**** Extrait
Je te le répète, quand un homme est de mes amis... nous avons reçu ensemble le baptême du vin de Champagne...
Honoré de Balzac, Le contrat de mariage, 1842.

La "champagnisation", un néologisme pour le moins surprenant et pourtant tellement évocateur... Cette seconde étape de vinification constitue le moment privilégié pour mettre à l’œuvre toutes les valeurs et les savoir-faire de Champagne. Il s’agit de rendre effervescent ce vin tranquille auquel nous a conduit le premier cycle de vinification. Mais cette étape capitale est régie par une méthode bien spécifique dite "méthode champenoise". Alliant un savoir-faire ancestral et une minutie extrême, elle est l’expression pleine et entière du sol champenois.
********
• _Exercices_
1) Traduisez en anglais cette phrase du texte sur la champagnisation : « Il s’agit de rendre effervescent ce vin tranquille auquel nous a conduit le premier cycle de vinification. »
2) Dans le texte sur la champagnisation, extrayez le passage qui commence par « Honoré de Balzac, Le » et finit par « du sol champenois. ».
3) Prolongez le texte sur la champagnisation au-delà de sa dernière phrase.
Les lignes qui suivent n'ont aucun rapport avec l'extrait.
**** Données enregistrées
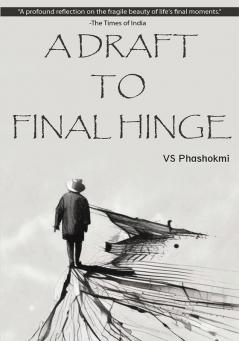 A DRAFT TO FINAL HINGE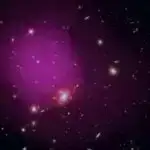 İnnovativ sintez texnikası planar orqanometal birləşmələrin yeni sinfini açır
********
• _Réponses numérotées_
1) The point is to make sparkling this still wine to which the first cycle of winemaking has brought us.

2)
Honoré de Balzac, Le contrat de mariage, 1842.

La "champagnisation", un néologisme pour le moins surprenant et pourtant tellement évocateur... Cette seconde étape de vinification constitue le moment privilégié pour mettre à l’œuvre toutes les valeurs et les savoir-faire de Champagne. Il s’agit de rendre effervescent ce vin tranquille auquel nous a conduit le premier cycle de vinification. Mais cette étape capitale est régie par une méthode bien spécifique dite "méthode champenoise". Alliant un savoir-faire ancestral et une minutie extrême, elle est l’expression pleine et entière du sol champenois.

3)
Le terme de tirage désigne l’ensemble des opérations de mise en bouteille du vin tranquille obtenu à l’issu du premier cycle de vinification. Cette étape dite de "prise de mousse" s’effectue par une seconde fermentation alcoolique qui engendrera du gaz carbonique (CO2), c’est-à-dire les futures bulles et la future mousse du vin. Pour ce faire, le vinificateur prépare sa "liqueur de tirage" à partir de vins tranquilles ("clairs") auxquels il ajoute une petite quantité de sucre et des ferments de tirage, c’est à dire des levures alcooliques actives se présentant sous la forme d’une culture liquide appelée "levain".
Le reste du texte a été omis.